Faaliyetlerini ve söylemlerini dini değerlerimiz temeline oturtup, mütedeyyin vatandaşlarımızın yaşadığı mağduriyetleri suiistimal ederek varlığını sürdürme gayreti içinde olan bir kısım sözde sendikaların, mümtaz vatandaşlarımızın mukaddesatı üzerinden yürüttüğü mağdur edebiyatı sona ermektedir
Faaliyetlerini ve söylemlerini dini değerlerimiz temeline oturtup, mütedeyyin vatandaşlarımızın yaşadığı mağduriyetleri suiistimal ederek varlığını sürdürme gayreti içinde olan bir kısım sözde sendikaların, mümtaz vatandaşlarımızın mukaddesatı üzerinden yürüttüğü mağdur edebiyatı sona ermektedir. Bu duruma da en fazla dini inançlarımızı sermaye haline getirenler üzülmektedir.
Yıllardır sendikacılık alanındaki basiretsizliklerini dahi vatandaşlarımızın maneviyatı ile gizlemeye çalışan, her türlü dini terminolojiyi kullanarak insanlarımızın inançlarını sömüren ve adeta inanç değerlerimizi, kamu görevlilerinin hak ve menfaatleriyle birlikte piyasalaştırıp satılığa çıkaran bu kimseler, şimdi yeni polemik konuları yaratarak popülaritelerini sürdürme gayretine düşmüşlerdir.
Kamuda türban yasağının kaldırılması için mücadele ettiğini ifade eden ancak bugüne kadar dilekçe toplamak dışında hiçbir fiili uygulamasını göremediğimiz bu sözde sendikalar, Türk Eğitim-Sen üyemiz Elif öğretmen üzerinden Konfederasyonumuzu bir tartışma ortamına çekmeye çalışmaktadır.
Bizler, herkesin inanç değerlerini temiz bir ruh haliyle tevazu içinde yaşaması arzusundayız. Bu nedenle başörtülü arkadaşımız ve üyemiz Elif öğretmenin sonuna kadar arkasındayız ancak biz, birileri gibi Elif öğretmenin başını örtmesinden, sendikal bir çıkar sağlama alçaklığına düşecek kadar da değerlerimizden uzak değiliz.

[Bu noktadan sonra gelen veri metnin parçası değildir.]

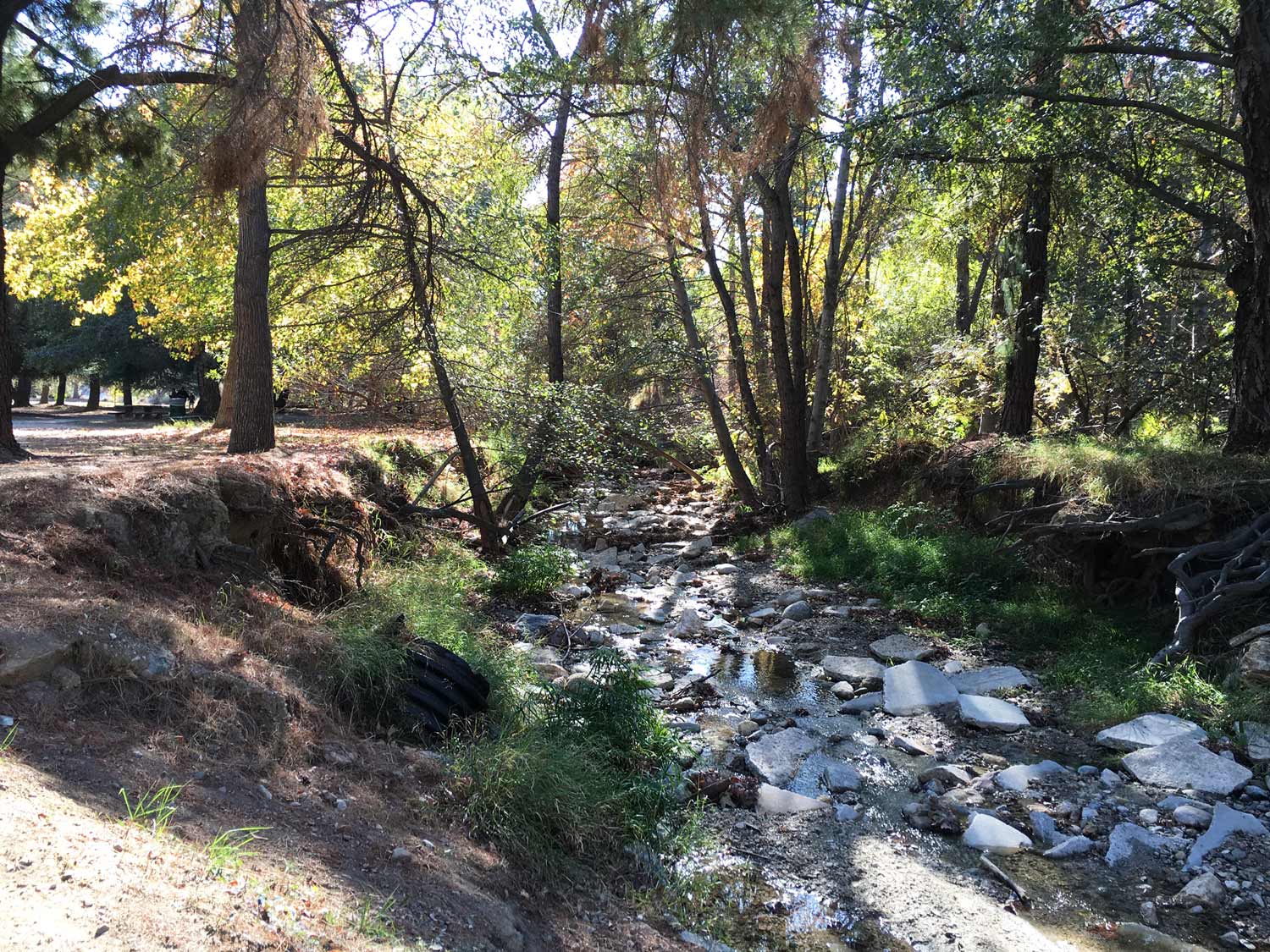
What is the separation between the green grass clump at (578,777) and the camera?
414cm

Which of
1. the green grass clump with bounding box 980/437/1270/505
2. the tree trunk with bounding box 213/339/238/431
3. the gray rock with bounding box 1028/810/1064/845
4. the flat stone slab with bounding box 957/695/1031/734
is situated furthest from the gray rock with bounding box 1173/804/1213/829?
the tree trunk with bounding box 213/339/238/431

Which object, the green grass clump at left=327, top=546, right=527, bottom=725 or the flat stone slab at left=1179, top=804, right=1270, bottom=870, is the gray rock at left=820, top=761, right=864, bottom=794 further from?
the green grass clump at left=327, top=546, right=527, bottom=725

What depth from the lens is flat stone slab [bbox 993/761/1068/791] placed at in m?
5.23

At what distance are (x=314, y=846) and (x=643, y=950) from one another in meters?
1.41

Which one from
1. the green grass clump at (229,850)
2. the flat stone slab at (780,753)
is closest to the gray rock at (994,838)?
the flat stone slab at (780,753)

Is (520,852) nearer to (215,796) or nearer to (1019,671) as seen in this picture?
(215,796)

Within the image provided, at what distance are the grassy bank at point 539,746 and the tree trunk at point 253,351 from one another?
3416mm

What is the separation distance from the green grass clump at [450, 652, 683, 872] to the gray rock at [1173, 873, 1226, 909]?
2.45m

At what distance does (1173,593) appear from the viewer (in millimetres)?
7277

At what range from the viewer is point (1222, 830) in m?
4.53

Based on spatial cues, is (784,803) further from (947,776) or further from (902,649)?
(902,649)

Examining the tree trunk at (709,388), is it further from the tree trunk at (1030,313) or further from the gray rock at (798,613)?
the gray rock at (798,613)

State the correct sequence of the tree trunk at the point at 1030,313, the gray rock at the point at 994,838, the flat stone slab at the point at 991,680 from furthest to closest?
1. the tree trunk at the point at 1030,313
2. the flat stone slab at the point at 991,680
3. the gray rock at the point at 994,838

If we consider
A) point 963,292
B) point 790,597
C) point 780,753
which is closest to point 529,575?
point 790,597
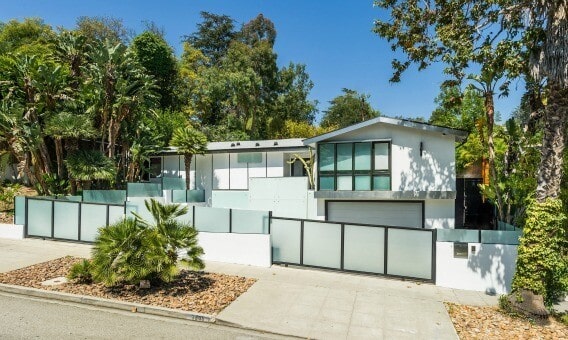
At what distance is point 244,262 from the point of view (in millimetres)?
11977

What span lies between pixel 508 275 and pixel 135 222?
34.4 ft

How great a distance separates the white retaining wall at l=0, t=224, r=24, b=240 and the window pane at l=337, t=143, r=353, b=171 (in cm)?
1303

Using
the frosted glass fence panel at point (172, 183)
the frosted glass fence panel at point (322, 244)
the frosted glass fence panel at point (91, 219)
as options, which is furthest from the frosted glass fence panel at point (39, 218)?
the frosted glass fence panel at point (322, 244)

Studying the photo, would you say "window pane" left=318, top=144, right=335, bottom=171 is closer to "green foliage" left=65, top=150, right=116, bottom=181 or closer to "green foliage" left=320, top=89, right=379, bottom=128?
"green foliage" left=65, top=150, right=116, bottom=181

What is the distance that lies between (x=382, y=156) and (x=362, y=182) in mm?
1424

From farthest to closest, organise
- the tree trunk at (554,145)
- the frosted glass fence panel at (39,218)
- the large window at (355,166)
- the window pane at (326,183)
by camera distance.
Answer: the window pane at (326,183) < the large window at (355,166) < the frosted glass fence panel at (39,218) < the tree trunk at (554,145)

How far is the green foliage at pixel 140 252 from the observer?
802 cm

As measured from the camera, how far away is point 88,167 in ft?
59.3

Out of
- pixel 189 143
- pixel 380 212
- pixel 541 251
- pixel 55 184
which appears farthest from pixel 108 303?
pixel 189 143

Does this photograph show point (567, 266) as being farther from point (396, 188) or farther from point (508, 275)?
point (396, 188)

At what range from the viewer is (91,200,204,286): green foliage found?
8.02 meters

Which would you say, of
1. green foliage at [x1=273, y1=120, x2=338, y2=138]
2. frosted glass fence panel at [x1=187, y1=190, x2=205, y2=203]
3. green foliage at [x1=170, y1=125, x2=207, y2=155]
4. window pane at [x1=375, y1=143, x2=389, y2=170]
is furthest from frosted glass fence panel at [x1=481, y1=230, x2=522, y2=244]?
green foliage at [x1=273, y1=120, x2=338, y2=138]

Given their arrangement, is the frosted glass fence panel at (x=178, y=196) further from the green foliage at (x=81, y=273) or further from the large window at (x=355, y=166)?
the green foliage at (x=81, y=273)

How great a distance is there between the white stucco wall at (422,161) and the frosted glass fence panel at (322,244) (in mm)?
4914
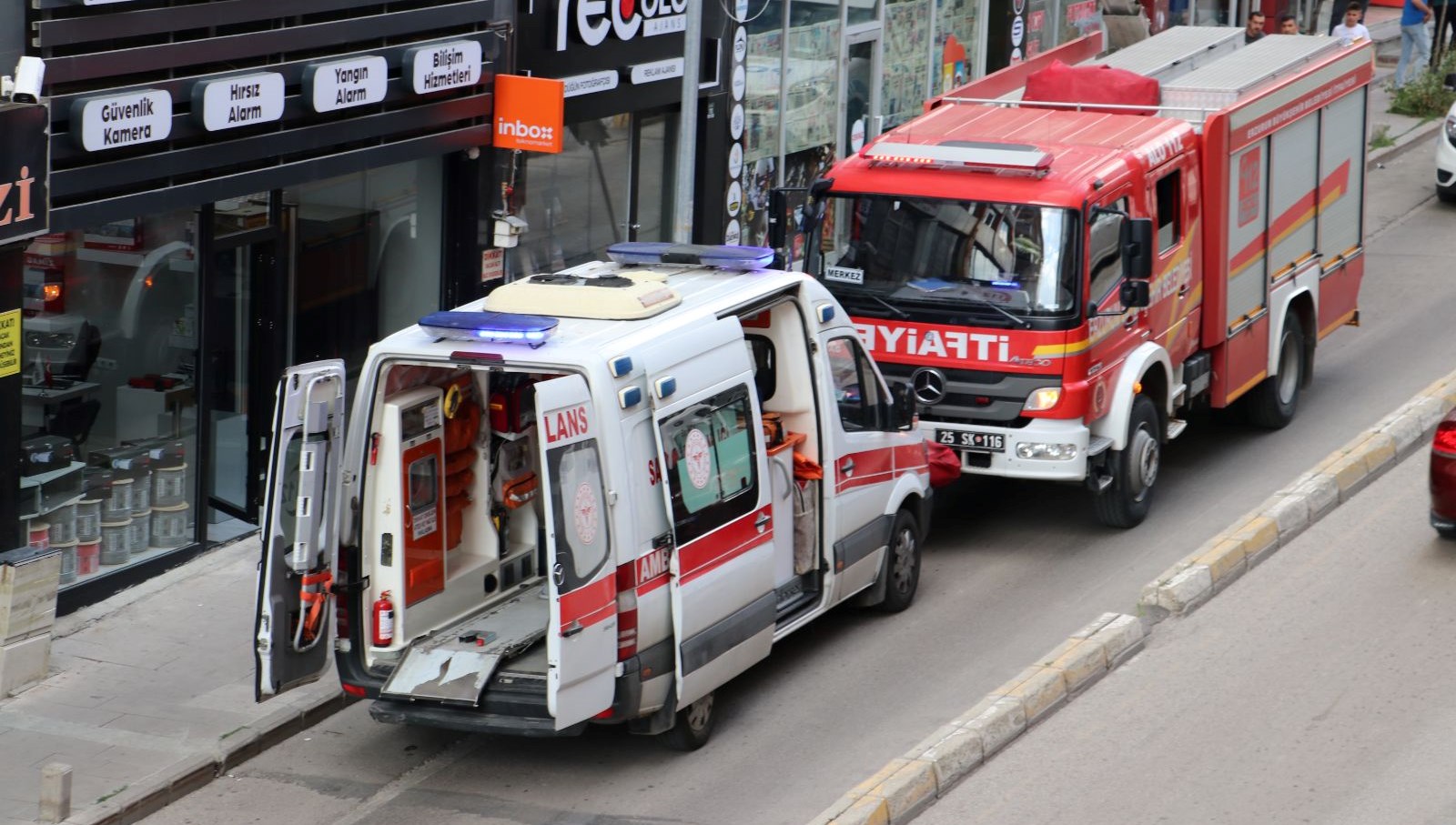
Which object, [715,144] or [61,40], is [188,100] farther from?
[715,144]

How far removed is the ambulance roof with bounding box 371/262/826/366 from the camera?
29.9ft

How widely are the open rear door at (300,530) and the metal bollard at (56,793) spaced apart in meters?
0.96

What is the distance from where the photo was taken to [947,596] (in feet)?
40.4

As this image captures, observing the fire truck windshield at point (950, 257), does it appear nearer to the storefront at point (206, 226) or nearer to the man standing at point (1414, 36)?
the storefront at point (206, 226)

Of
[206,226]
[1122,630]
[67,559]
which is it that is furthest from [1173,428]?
[67,559]

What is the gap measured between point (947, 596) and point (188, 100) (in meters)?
5.62

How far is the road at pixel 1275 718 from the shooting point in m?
9.09

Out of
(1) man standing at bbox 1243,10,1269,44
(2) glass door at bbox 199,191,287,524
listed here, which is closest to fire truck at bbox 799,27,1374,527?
(1) man standing at bbox 1243,10,1269,44

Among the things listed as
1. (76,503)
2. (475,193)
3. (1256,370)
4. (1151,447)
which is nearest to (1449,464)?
(1151,447)

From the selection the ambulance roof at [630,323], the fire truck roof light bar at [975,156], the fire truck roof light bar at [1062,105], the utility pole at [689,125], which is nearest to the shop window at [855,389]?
the ambulance roof at [630,323]

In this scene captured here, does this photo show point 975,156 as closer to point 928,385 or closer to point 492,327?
point 928,385

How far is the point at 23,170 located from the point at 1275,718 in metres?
7.24

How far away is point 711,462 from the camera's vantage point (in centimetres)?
973

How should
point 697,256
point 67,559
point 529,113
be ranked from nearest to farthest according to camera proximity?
point 697,256, point 67,559, point 529,113
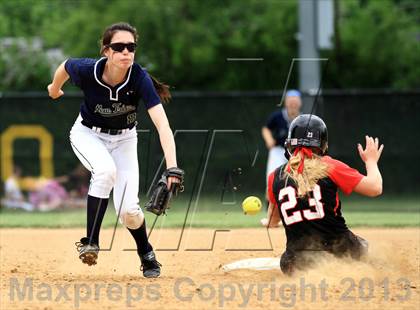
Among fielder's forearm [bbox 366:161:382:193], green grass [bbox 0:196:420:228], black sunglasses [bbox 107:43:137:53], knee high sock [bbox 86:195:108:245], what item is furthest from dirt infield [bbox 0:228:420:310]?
green grass [bbox 0:196:420:228]

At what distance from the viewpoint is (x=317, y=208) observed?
232 inches

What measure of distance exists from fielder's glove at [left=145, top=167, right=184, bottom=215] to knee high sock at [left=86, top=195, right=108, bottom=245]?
41cm

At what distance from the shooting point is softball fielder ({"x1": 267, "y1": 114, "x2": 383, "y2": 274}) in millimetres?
5863

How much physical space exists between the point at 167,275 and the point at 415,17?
616 inches

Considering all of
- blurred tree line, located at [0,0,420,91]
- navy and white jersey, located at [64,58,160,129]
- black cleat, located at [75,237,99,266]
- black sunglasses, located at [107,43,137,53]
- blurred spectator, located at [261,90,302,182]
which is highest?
black sunglasses, located at [107,43,137,53]

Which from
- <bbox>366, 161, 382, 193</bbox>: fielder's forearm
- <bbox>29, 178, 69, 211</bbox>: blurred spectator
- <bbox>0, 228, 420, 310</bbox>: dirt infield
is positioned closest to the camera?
<bbox>0, 228, 420, 310</bbox>: dirt infield

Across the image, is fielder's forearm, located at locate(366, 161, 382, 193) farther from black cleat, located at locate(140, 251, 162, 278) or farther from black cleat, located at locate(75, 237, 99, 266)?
black cleat, located at locate(75, 237, 99, 266)

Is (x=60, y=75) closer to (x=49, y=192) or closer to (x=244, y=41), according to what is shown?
(x=49, y=192)

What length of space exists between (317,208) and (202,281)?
3.42 ft

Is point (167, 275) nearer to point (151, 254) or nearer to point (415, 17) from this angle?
point (151, 254)

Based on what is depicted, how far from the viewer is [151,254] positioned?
6.70 meters

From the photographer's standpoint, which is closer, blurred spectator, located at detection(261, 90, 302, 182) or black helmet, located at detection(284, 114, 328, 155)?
black helmet, located at detection(284, 114, 328, 155)

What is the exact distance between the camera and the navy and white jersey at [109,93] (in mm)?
6301

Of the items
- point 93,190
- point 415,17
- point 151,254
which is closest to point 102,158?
point 93,190
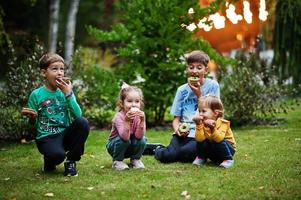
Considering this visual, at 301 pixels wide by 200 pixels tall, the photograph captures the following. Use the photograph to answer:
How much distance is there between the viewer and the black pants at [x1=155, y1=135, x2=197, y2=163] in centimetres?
670

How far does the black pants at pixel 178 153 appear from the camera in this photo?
22.0ft

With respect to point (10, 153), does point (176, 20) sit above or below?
above

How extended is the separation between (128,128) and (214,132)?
0.92 meters

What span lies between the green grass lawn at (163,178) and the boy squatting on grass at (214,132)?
0.15 metres

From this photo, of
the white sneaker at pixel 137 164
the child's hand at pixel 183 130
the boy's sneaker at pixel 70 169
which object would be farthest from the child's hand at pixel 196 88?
the boy's sneaker at pixel 70 169

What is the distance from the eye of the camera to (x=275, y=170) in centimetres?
593

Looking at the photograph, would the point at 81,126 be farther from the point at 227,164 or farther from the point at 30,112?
the point at 227,164

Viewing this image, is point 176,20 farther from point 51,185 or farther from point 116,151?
point 51,185

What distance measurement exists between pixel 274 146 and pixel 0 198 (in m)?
3.91

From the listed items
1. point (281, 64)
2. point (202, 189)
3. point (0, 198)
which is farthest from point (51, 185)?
point (281, 64)

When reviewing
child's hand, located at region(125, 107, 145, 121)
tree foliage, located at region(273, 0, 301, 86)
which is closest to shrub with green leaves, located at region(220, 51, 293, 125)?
tree foliage, located at region(273, 0, 301, 86)

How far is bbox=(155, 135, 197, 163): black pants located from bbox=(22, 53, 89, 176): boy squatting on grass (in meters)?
1.13

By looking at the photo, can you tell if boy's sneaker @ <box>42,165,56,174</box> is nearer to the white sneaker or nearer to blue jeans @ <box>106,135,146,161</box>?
blue jeans @ <box>106,135,146,161</box>

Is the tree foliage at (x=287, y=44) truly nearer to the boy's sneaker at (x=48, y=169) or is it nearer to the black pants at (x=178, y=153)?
the black pants at (x=178, y=153)
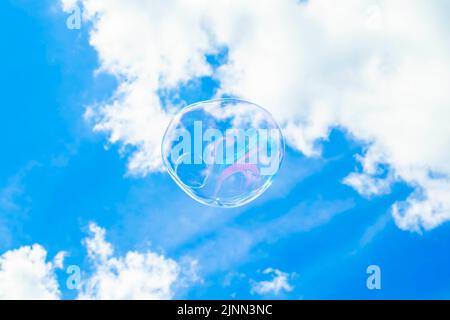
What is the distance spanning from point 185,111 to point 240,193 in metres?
3.51

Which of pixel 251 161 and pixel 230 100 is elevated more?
pixel 230 100

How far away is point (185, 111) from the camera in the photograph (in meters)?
14.3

Bizim için bir üyemizin başörtüsü takması da takmaması da doğaldır ve hiçbir sendikal tartışmaya malzeme olamayacak kadar da mahremdir.
Türkiye Kamu-Sen’i üyesini tam olarak savunamadığı suçlamasıyla böylesine çirkin bir tartışmanın içine çekmeye çalışanların gayretleri boşa çıkacaktır. Türkiye Kamu-Sen olarak bölücülükten uzak duran, Türk milletinde kucaklaşan, kökü, mezhebi ne olursa olsun tüm kardeşlerimizi, tüm vatandaşlarımızı bağrımıza basıyoruz. Biz başörtülü kadınlarımızın kıyafet özgürlüklerini savunurken, başörtülü olmayanları kirli ilan eden anlayışı da kökünden reddediyoruz. Türkiye Kamu-Sen’in devlete, millete, İslam’a ve milli kimliğimize bağlılık, bütün inançlara saygı temelinde şe-enen değerlerini; varlığını ötekileştirme ve düşman yaratma felsefesine bağlamış, kendisi gibi düşünmeyen herkesi dışlayan, her olayı bir komplo teorisine bağlayan paranoyanın girdaplarında boğulan bir konfederasyonun anlamasının imkânı yoktur.
Türk’üm dendiğinde yüreği titremeyen, İstiklâl Marşımız okunurken gözleri dolmayan, vatan için şehit olmanın anlamını bilmeyen, bir devlet sahibi olmanın kıymetini anlamamış insanların bizleri anlamasının imkânı yoktur.
Bu kimselerin; mabedimin göğsüne namahrem eli değmesin, bu vatan düşman postalları ile kirlenmesin diye semaya açılan elleri, yaş döken gözleri ve yitip giden canları anlamasının da imkânı yoktur.
El etek öpmeye, düşman postallarını yalamaya alışık olan bu anlayışın, bu ülke bir daha esaret zilletini yaşamasın diyen, andımızı okurken duygulanan ve heyecanlanan bir vatandaşın yaşadığı duygusal coşkuyu anlamasının da imkânı yoktur. Bu heyecanla, andımızı yanlış okuyan arkadaşımızın heyecanını algılayacak, bu yanlış okumanın sebebini anlayacak yürek de, izan da bu tür adamlarda yoktur.
Ayrıca, “bizim bütün üyelerimiz Atatürkçüdür” sözümüzün ne anlama geldiğini, bu kafa sahiplerinin anlaması zaten mümkün değildir. İhanet sürecinin piyonu olan, terör örgütünü millete masum göstermekle görevlendirilen, bu görevi şeref sayanların elbette bağımsız Türk Devleti’nin kurucusu Atatürk’ü ve Atatürkçülüğü anlaması beklenemez. Beyin kıvrımlarında, Türk Milleti Atatürk düşmanlığı ile büyütülmüş olan malum sendikanın memuru pazarlamakla görevli başkanının, sendika başkanlığı dışında ne ile görevli olduğunu bilmeyen bir tek kişi bulamazsınız. Türkiye Kamu-Sen’e ve onun genel başkanına nereden nasıl saldırırımın hesabını yapan bu zevat, ortaya koyduğu zavallı, anlamsız iddialarla insanların nazarında ne kadar küçüldüğünü göremeyecek kadar da körleşmiş durumdadır.
Bu bakımdan Türkiye Kamu-Sen olarak, ajitasyon malzemesini kaybeden ve boşluğa düşen malum konfederasyonu, bizleri içine çekmeye çalıştıkları pislik ve kendi açmazları içinde yalnız bırakacağımızı ilan ediyoruz.